2人は店の前でシカマルの背中が見えなくなるまで見送った。


暗部の待機場には検閲を通る為の許可が必要になる。あの時は火影の勅命を貰えたが今は有効な手立てはない。

「あなたはこの前の。」
「…ども。勅命はないんすけど、墓参りがしたくて」

今回も同じ暗部が検閲に立っていた。大柄だが、口調は丁寧で面の内側からシカマルを見下ろした。

「………嗚呼、誰かに似てると思ったら」
「?」
「シモク先輩の弟さん…ですね」
「!兄貴を知ってるんすか」
「ええ。」

意外だった。兄貴が火影から評価されているのは知っていたし、暗部の重鎮なんて呼ばれているのも小耳に挟んでいたけど。とゆうか、誰の弟だとか識別できる程似ているのか?少し気恥ずかしくなった。

「目元と声がそっくりで」
「初めて言われましたよ」
「周りが言わないだけですよ」

目元…?目付きは昔から悪いが、兄貴の目はどんなだったっけ…。

「それで…墓参りとは」
「あ。
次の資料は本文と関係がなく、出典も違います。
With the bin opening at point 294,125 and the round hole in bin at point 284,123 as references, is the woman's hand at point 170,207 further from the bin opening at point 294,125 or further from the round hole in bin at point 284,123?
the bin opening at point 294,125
えーと、イヅルに教えてもらって。兄貴が世話になった人に花をと思ったんす」

彼はシカマルの持っている花を一瞥した後、嫌味じゃない笑い声を零した。

「それじゃ足りないですよ…わかりました案内します」
「いいんすか?」
「もしあなたが敵だとして、この暗部の巣窟で…なにが出来ると思いますか?」

静かな殺気。そうだ、穏やかに話をした彼も。木の葉きっての暗部なのだ。すぐに殺気を引っ込めた彼は印を結び、影分身を作り出した。

「行きましょう」

検閲に影分身を残し、彼は身を翻した。荒い岩肌の通路は墓場に続いているらしい。

「先輩の代わりにですか?」
「?」
「先輩、両手に沢山花抱えてこの道通るんですよ。墓参りに」
「…、なんてーか…今はなんだか落ち着かなくて。なにかしたかったんでしょーね、俺」
「…聞き及んでいます。暗部の中には脱走だ、抜け忍だと囃し立てる者達が出てきていますから」

シモクのことをよく思わない暗部もいる。帰還屋については散々な臆病者扱いだ。

「誤解しないで下さい。先輩はそれ以上に慕われる忍です」
「はぁ…。」

強めに言い切った彼は足を止めずに再び口を開いた。